● Provided records

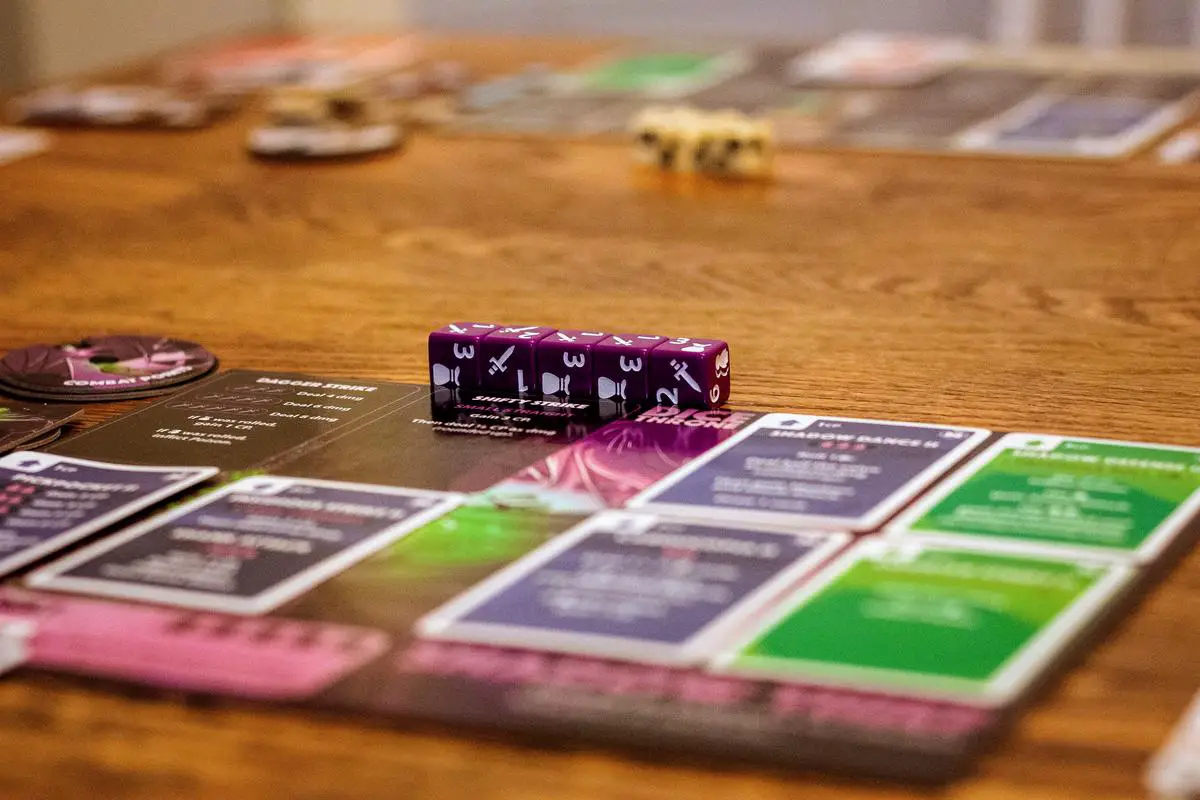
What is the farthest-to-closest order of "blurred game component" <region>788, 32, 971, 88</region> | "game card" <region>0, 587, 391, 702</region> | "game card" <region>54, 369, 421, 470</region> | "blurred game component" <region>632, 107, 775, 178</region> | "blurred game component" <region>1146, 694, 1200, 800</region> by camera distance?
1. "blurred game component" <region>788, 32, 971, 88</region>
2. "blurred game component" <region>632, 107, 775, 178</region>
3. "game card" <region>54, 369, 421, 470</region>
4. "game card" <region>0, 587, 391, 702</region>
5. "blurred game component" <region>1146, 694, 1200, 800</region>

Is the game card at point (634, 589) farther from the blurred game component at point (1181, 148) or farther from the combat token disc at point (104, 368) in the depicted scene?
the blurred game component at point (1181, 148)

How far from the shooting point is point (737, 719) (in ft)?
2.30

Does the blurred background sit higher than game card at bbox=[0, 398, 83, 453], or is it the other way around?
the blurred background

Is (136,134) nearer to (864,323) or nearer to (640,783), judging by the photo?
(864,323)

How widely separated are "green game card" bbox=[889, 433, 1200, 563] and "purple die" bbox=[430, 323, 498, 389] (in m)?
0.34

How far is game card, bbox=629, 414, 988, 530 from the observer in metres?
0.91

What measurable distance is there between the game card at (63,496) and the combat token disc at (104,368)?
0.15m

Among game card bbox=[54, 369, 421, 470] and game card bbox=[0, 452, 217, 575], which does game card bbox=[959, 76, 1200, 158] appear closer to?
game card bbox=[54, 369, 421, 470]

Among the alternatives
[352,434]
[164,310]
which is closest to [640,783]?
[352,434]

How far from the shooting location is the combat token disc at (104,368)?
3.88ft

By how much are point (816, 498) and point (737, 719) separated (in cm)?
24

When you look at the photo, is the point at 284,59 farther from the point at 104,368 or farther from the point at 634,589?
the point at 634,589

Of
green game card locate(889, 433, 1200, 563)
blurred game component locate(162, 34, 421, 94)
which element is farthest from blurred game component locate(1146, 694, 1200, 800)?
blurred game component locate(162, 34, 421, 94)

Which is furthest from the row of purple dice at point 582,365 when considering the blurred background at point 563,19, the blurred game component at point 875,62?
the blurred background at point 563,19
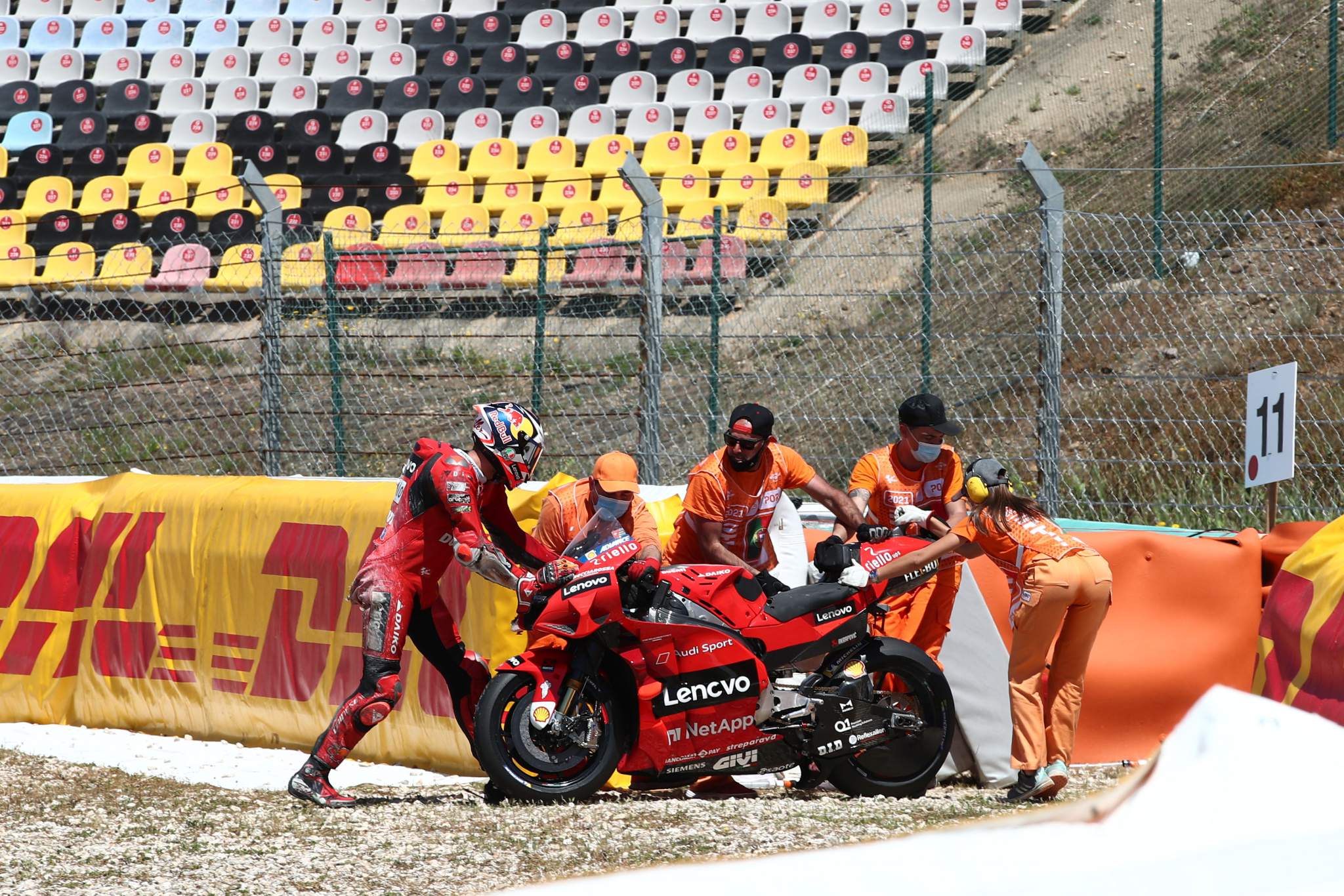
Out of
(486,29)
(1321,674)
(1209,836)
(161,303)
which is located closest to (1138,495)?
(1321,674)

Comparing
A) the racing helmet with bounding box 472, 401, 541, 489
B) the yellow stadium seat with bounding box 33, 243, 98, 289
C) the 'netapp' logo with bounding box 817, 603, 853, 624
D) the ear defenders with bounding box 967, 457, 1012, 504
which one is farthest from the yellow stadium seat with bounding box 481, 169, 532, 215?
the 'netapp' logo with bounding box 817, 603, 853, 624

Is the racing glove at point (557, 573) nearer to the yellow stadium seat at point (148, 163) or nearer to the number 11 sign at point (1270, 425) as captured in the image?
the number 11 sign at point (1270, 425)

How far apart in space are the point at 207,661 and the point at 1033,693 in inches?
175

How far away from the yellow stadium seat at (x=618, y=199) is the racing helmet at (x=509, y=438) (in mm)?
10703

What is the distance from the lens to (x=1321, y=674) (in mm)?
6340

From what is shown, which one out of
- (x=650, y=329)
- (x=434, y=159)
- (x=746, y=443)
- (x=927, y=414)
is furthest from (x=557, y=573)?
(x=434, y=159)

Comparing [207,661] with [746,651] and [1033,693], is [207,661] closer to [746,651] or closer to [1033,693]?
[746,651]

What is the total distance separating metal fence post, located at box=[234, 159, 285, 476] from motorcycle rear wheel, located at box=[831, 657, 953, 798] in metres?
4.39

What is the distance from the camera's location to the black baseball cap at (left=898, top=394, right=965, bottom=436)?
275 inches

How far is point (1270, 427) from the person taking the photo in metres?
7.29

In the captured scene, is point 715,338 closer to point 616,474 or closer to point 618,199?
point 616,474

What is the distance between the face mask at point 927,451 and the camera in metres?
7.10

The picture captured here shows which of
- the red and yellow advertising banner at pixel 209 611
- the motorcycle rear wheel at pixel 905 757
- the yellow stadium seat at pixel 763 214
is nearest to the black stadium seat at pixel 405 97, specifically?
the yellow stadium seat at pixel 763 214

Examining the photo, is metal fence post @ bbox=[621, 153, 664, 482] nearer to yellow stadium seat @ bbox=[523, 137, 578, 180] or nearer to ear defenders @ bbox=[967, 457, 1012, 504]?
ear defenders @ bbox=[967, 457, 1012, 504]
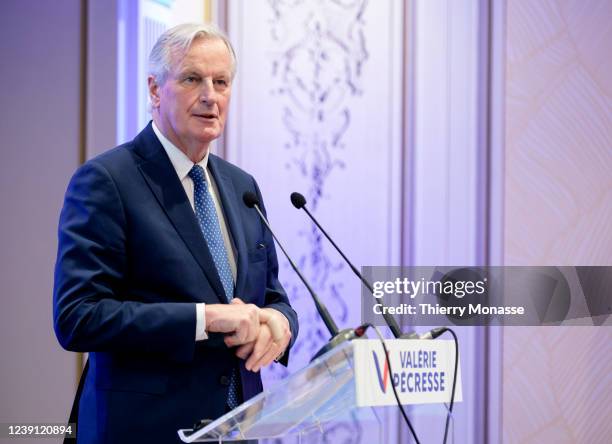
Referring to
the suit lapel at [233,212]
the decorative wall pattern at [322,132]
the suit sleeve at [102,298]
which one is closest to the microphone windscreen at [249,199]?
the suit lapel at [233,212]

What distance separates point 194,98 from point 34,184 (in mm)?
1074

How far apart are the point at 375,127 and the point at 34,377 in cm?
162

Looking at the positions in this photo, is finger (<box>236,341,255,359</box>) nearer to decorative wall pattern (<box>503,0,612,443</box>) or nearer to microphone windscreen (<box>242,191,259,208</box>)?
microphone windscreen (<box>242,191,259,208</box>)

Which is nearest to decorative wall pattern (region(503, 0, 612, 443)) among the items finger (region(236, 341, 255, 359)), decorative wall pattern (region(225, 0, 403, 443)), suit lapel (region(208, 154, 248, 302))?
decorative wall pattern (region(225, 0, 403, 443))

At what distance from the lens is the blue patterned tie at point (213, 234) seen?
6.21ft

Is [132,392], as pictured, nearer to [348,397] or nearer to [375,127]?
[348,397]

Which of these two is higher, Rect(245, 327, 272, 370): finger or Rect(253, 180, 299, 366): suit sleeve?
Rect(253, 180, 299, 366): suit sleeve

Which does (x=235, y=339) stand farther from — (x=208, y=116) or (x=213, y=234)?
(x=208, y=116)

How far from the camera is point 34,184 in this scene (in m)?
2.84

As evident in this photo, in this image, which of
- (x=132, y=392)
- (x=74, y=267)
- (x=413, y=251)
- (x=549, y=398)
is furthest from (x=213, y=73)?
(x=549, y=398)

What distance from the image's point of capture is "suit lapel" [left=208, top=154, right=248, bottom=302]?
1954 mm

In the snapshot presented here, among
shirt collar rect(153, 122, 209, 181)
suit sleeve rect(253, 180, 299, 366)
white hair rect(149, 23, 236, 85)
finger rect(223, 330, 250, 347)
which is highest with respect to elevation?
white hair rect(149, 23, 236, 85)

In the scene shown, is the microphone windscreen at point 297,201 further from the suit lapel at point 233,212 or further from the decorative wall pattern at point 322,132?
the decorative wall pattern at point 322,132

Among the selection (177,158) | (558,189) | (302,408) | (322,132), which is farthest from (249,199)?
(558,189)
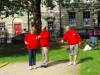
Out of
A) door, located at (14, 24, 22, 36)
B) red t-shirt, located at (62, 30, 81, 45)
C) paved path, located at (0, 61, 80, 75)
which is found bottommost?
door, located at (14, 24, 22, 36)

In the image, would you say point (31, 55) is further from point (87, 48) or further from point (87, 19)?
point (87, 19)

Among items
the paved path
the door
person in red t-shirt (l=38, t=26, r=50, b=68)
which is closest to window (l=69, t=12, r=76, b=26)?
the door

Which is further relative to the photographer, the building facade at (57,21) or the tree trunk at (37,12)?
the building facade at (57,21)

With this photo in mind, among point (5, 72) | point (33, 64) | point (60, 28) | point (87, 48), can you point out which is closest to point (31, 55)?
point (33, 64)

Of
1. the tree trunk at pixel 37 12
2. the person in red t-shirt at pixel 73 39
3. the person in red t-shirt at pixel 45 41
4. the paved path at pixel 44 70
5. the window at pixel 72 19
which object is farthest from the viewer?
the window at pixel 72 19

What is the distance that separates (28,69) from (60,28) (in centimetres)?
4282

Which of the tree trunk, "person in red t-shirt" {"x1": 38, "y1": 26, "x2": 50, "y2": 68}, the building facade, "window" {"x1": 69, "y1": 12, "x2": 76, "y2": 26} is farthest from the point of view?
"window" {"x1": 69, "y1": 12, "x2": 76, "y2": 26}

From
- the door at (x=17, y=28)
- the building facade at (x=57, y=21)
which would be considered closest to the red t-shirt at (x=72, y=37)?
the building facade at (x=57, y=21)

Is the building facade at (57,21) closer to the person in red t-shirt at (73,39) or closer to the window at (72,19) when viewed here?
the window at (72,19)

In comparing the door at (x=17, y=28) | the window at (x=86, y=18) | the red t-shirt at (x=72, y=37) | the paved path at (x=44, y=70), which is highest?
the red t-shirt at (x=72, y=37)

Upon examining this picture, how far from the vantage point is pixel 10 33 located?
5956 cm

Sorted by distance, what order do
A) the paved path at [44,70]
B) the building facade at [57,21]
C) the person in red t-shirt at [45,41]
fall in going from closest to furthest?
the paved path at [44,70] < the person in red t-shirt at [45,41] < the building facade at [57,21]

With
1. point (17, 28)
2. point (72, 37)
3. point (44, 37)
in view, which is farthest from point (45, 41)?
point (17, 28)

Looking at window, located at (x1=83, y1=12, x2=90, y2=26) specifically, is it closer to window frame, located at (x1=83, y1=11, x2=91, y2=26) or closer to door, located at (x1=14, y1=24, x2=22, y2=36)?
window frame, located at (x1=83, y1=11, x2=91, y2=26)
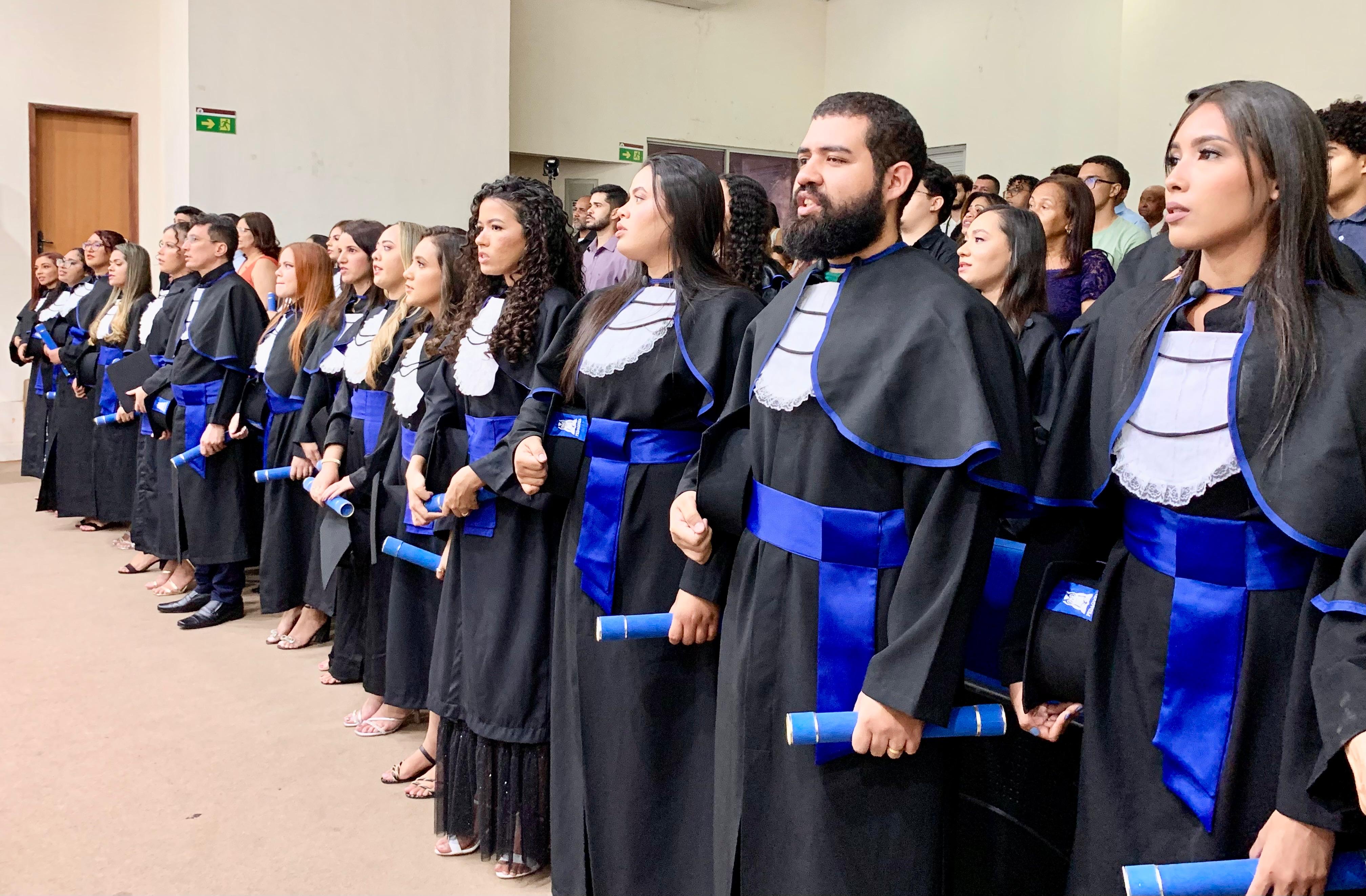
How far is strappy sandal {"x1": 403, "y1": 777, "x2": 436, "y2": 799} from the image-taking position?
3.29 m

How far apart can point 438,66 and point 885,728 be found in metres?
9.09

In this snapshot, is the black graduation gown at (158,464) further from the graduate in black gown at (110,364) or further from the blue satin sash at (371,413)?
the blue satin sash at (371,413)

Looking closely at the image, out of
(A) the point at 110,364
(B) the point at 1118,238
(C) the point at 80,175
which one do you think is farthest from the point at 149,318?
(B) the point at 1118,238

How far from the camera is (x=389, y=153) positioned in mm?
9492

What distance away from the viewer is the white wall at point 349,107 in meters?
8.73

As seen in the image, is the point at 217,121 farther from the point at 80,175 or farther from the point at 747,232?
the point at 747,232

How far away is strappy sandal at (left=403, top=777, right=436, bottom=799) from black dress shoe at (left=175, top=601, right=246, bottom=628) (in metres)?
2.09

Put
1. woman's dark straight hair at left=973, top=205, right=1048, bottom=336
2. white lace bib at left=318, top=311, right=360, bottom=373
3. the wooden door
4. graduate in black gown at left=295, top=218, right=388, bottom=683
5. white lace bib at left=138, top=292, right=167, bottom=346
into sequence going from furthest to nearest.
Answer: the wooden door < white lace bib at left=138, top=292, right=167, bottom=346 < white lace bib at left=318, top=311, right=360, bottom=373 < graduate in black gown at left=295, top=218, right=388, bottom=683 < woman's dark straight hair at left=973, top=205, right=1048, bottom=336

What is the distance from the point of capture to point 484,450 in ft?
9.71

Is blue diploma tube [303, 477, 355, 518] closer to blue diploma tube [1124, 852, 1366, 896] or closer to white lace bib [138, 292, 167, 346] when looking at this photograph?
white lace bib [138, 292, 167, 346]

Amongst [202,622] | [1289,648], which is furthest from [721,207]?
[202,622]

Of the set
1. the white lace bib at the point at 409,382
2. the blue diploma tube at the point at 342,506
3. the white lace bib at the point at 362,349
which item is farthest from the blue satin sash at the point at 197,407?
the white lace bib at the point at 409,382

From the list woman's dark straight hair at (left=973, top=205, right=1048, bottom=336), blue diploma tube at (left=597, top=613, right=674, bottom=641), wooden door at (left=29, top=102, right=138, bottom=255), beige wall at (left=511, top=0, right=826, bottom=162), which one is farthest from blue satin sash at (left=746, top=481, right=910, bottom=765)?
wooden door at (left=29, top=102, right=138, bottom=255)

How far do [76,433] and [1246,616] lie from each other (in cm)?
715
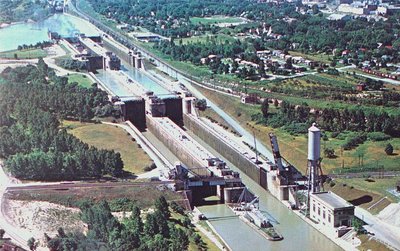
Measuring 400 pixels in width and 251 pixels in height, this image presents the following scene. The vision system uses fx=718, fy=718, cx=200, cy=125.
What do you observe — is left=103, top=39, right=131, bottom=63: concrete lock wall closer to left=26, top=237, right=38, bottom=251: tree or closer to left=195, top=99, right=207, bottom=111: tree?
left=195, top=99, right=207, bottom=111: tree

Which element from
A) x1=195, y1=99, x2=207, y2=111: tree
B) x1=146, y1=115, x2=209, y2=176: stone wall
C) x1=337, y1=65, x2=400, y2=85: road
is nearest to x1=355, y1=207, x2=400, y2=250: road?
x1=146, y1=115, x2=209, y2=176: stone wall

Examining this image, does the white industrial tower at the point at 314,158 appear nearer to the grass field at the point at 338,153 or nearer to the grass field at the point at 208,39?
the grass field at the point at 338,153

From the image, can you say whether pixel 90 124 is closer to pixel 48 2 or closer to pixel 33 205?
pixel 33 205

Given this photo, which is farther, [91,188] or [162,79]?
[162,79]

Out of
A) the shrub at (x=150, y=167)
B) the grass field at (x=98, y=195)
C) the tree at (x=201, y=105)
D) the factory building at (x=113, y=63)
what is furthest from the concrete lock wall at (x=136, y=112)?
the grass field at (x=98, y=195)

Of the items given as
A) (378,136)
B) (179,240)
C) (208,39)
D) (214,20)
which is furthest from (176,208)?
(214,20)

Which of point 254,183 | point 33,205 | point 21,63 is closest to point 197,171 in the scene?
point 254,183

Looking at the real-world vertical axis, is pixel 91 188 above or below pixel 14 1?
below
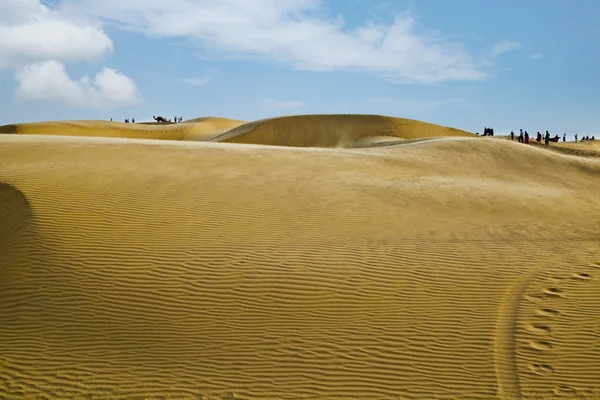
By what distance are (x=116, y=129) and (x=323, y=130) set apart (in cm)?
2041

● Your task
Exactly the lines from the line with "Given this photo, which" through the last line of the listing, both included, should be extracted, and the pictures left behind.

● Result for this task
Given this photo, which is farther, [91,188] or [162,79]?
[162,79]

Out of
A) the shrub at (x=150, y=167)
B) the grass field at (x=98, y=195)
C) the tree at (x=201, y=105)
D) the factory building at (x=113, y=63)
what is furthest from the concrete lock wall at (x=136, y=112)?
the grass field at (x=98, y=195)

Of the items given as
A) (378,136)
B) (179,240)
C) (208,39)
D) (214,20)
which is furthest from (176,208)?
(214,20)

Which of point 254,183 | point 33,205 | point 21,63 is closest to point 197,171 in the scene?
point 254,183

Looking at the real-world vertical axis, is pixel 91 188 above or below pixel 14 1?
below
By what distance are (x=116, y=129) and (x=323, y=130) set apart (in cm)?
2041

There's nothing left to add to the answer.